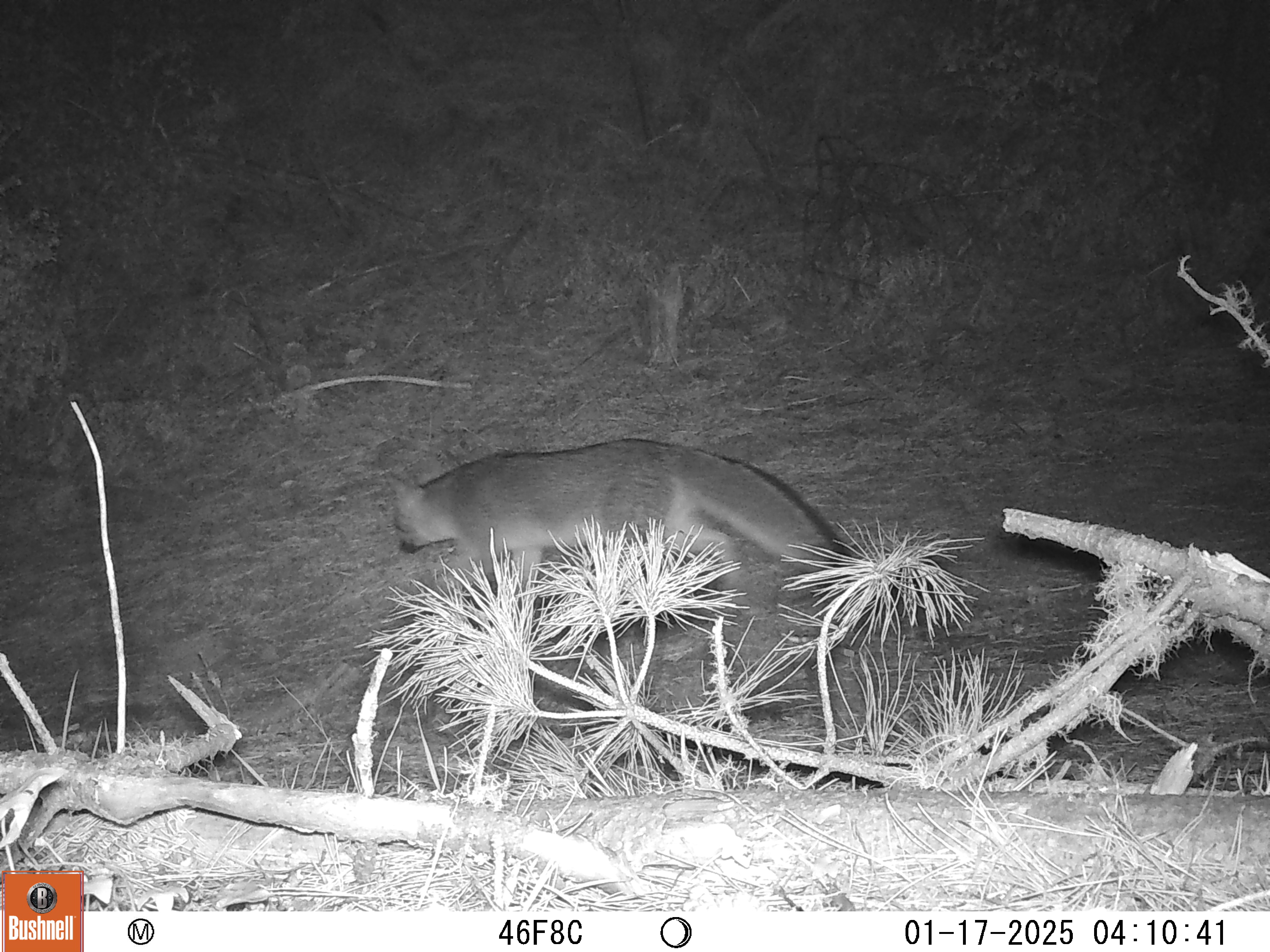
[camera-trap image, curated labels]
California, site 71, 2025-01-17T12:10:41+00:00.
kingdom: Animalia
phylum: Chordata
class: Mammalia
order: Carnivora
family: Canidae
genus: Urocyon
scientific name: Urocyon cinereoargenteus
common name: gray fox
Gray fox (Urocyon cinereoargenteus).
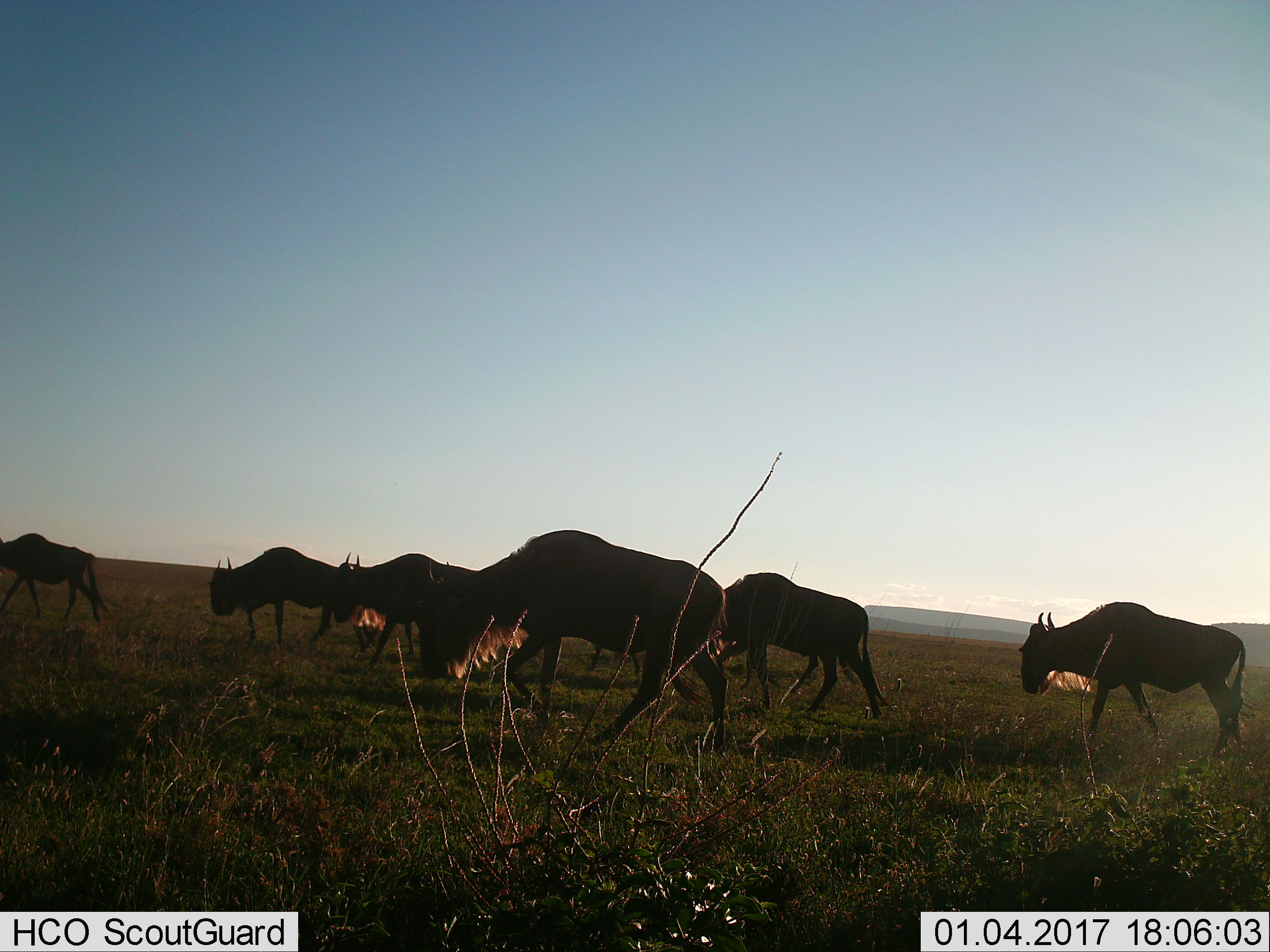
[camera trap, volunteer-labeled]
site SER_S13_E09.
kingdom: Animalia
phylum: Chordata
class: Mammalia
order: Artiodactyla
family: Bovidae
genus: Connochaetes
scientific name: Connochaetes taurinus taurinus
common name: blue wildebeest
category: wildebeestblue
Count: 6.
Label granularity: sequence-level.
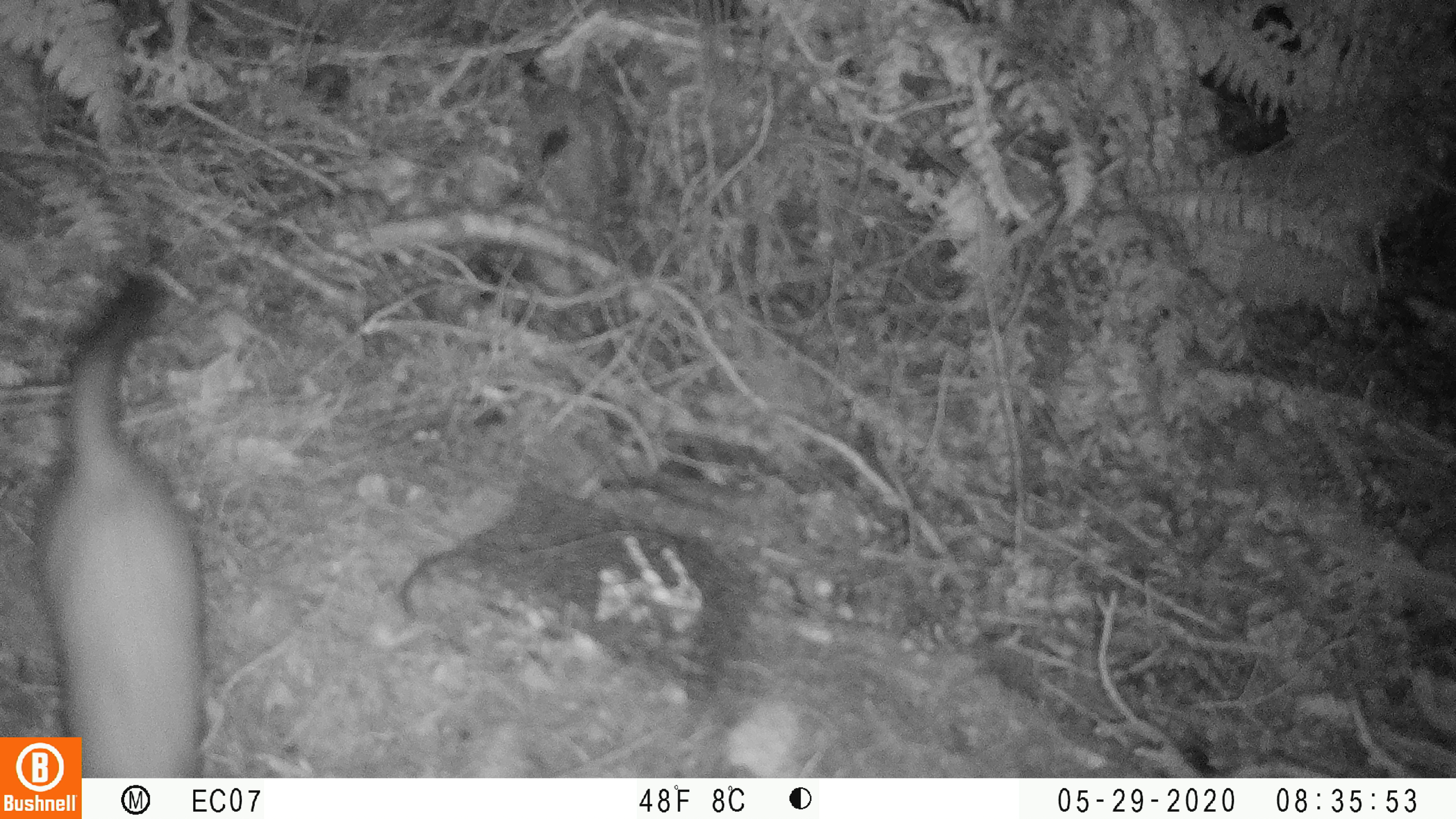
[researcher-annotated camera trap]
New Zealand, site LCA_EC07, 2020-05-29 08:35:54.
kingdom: Animalia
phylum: Chordata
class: Mammalia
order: Carnivora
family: Mustelidae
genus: Mustela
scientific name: Mustela erminea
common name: stoat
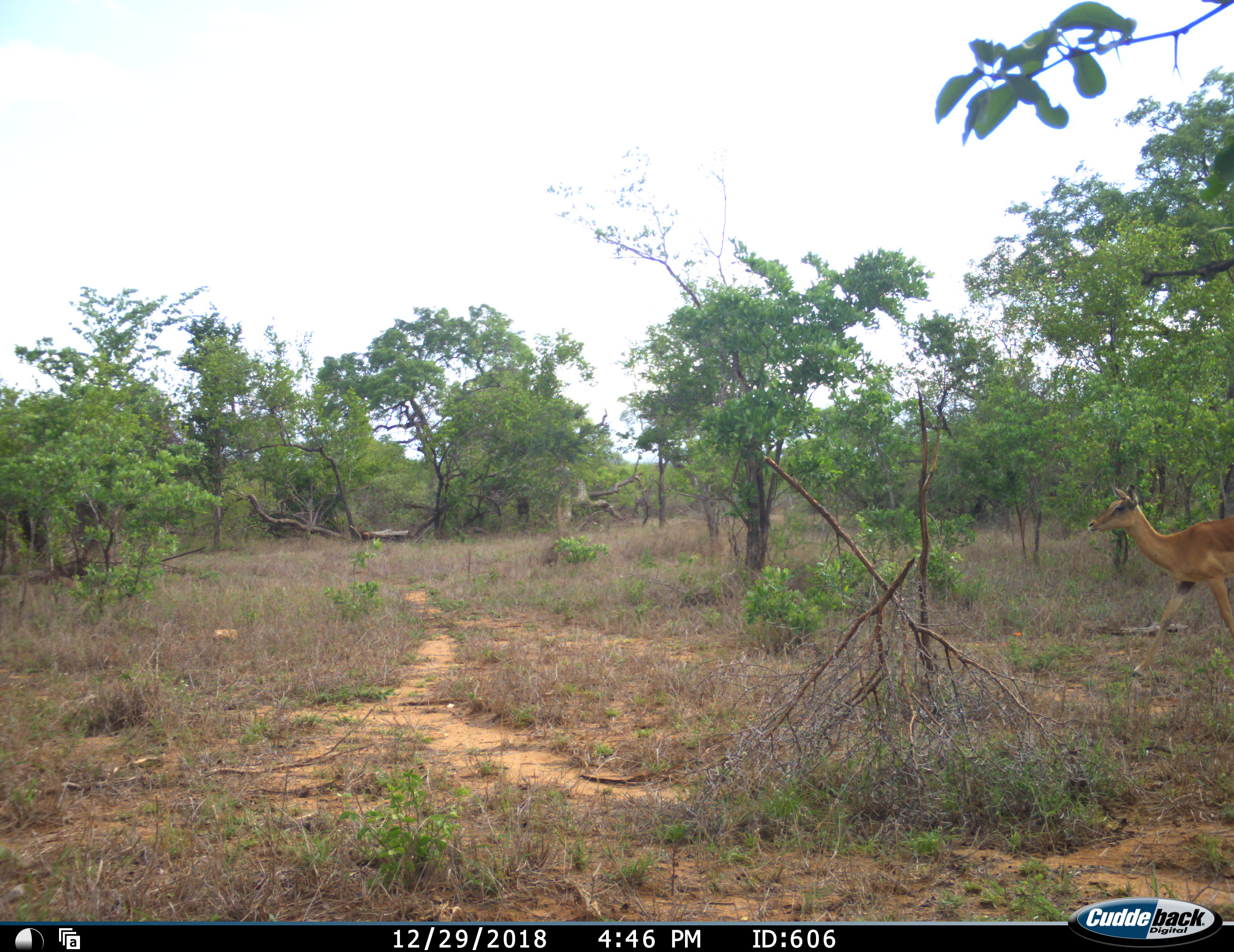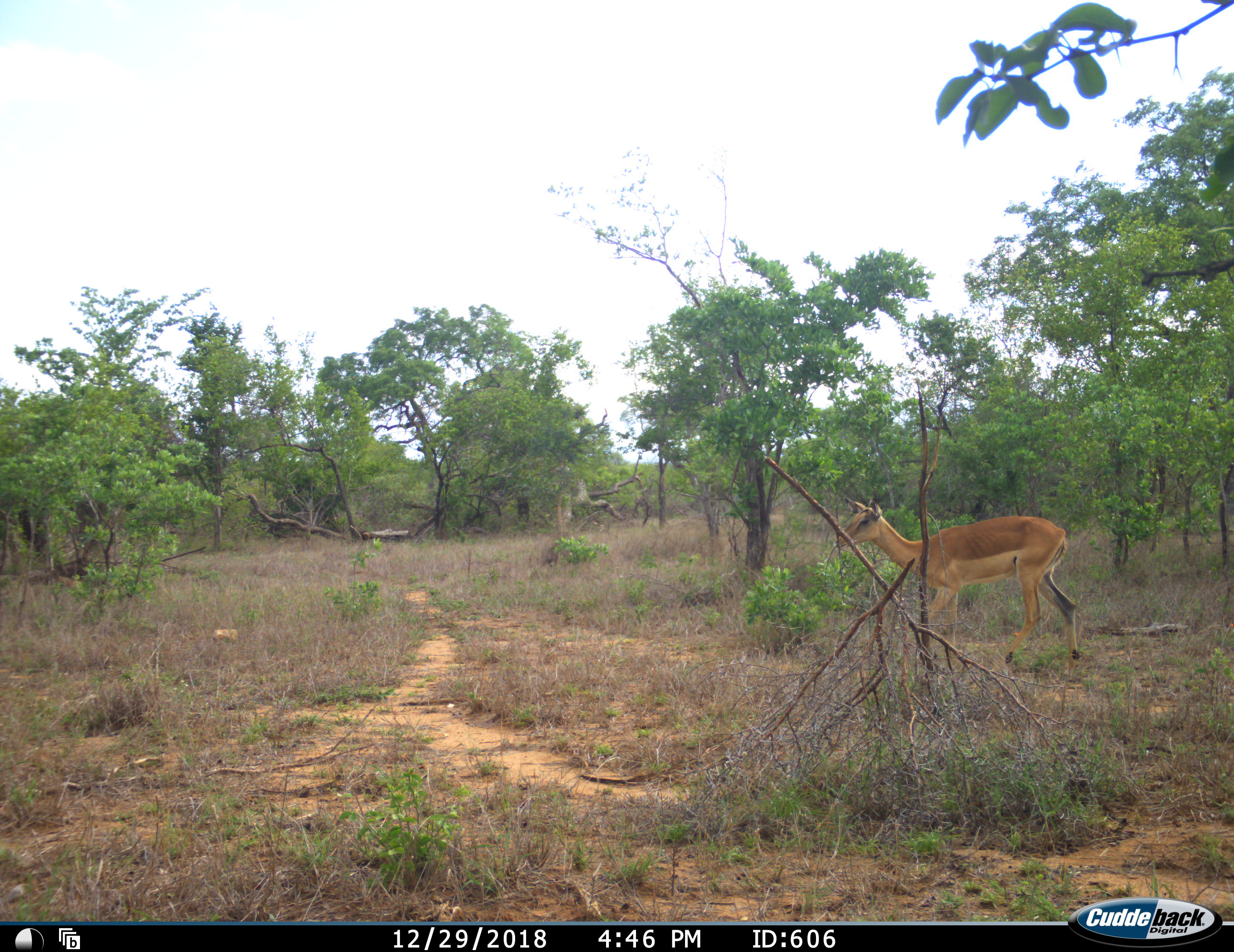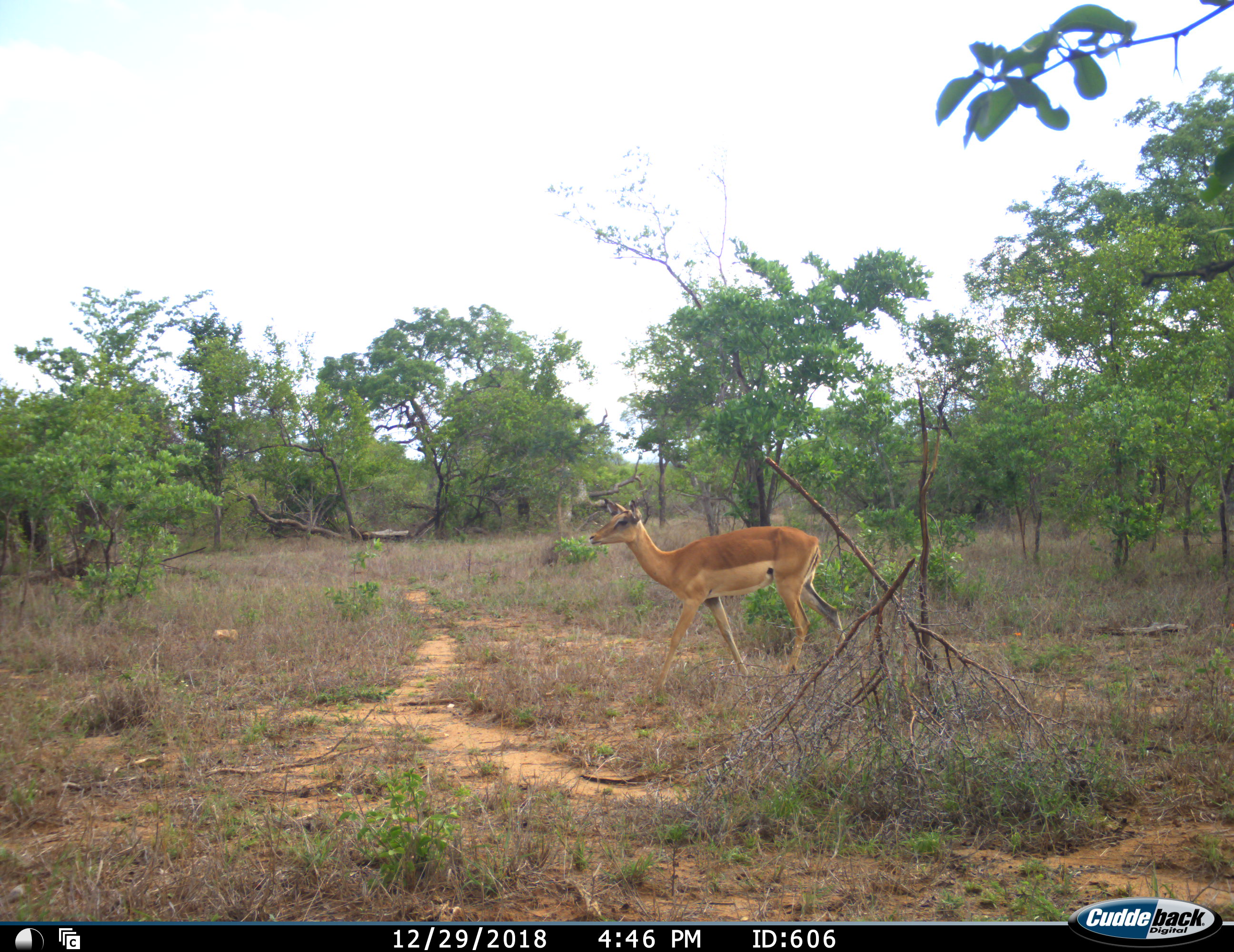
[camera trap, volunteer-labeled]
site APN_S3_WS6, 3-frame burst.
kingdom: Animalia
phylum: Chordata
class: Mammalia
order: Artiodactyla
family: Bovidae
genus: Aepyceros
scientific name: Aepyceros melampus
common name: impala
Impala (Aepyceros melampus), count 1. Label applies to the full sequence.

......

- [DIRECTIONS FOR THIS TASK]
Before copying, set the pictures aside; then reproduce each entry above exactly.

- [COMPLETED EXERCISE]
[camera-trap image, curated labels]
California, site 71, 2025-01-17T12:10:41+00:00.
kingdom: Animalia
phylum: Chordata
class: Mammalia
order: Carnivora
family: Canidae
genus: Urocyon
scientific name: Urocyon cinereoargenteus
common name: gray fox
Gray fox (Urocyon cinereoargenteus).
[camera trap, volunteer-labeled]
site SER_S13_E09.
kingdom: Animalia
phylum: Chordata
class: Mammalia
order: Artiodactyla
family: Bovidae
genus: Connochaetes
scientific name: Connochaetes taurinus taurinus
common name: blue wildebeest
category: wildebeestblue
Count: 6.
Label granularity: sequence-level.
[researcher-annotated camera trap]
New Zealand, site LCA_EC07, 2020-05-29 08:35:54.
kingdom: Animalia
phylum: Chordata
class: Mammalia
order: Carnivora
family: Mustelidae
genus: Mustela
scientific name: Mustela erminea
common name: stoat
[camera trap, volunteer-labeled]
site APN_S3_WS6, 3-frame burst.
kingdom: Animalia
phylum: Chordata
class: Mammalia
order: Artiodactyla
family: Bovidae
genus: Aepyceros
scientific name: Aepyceros melampus
common name: impala
Impala (Aepyceros melampus), count 1. Label applies to the full sequence.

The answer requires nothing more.